In the material below, how many lines include the string "https"? Answer with the number and nothing else.

▶ Supplied records
==============================

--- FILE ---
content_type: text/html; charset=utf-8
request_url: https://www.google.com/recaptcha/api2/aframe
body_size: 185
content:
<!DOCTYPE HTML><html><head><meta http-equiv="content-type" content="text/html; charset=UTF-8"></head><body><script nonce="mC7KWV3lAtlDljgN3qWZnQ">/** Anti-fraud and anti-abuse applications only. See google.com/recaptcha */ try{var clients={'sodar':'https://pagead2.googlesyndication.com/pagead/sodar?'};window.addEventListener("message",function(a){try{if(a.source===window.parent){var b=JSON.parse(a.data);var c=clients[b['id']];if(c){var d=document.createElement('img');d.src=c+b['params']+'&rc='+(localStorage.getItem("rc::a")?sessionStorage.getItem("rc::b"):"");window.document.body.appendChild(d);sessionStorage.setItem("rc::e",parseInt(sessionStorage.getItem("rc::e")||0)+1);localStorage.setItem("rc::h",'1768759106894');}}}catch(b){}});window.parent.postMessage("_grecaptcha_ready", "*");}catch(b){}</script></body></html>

==============================

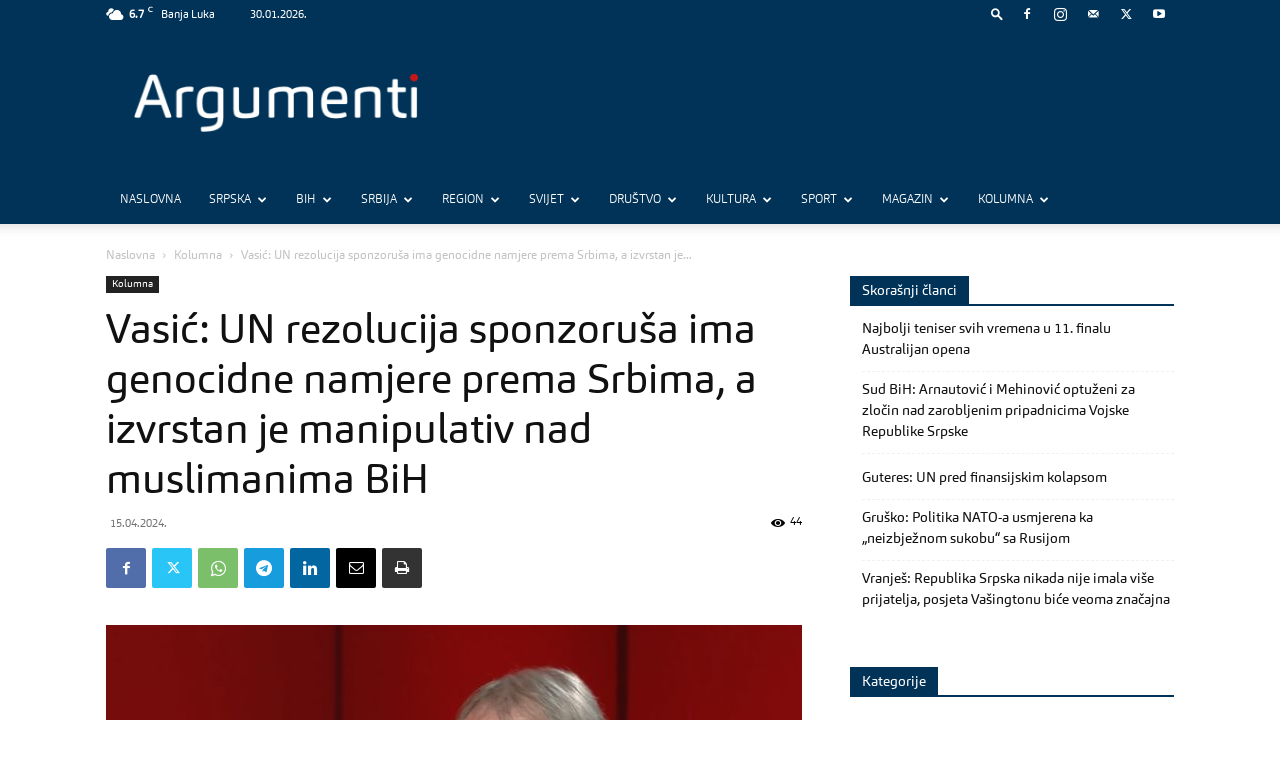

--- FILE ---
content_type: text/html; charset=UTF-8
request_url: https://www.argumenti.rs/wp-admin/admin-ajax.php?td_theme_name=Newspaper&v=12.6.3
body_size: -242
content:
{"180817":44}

==============================

▶ Response area
3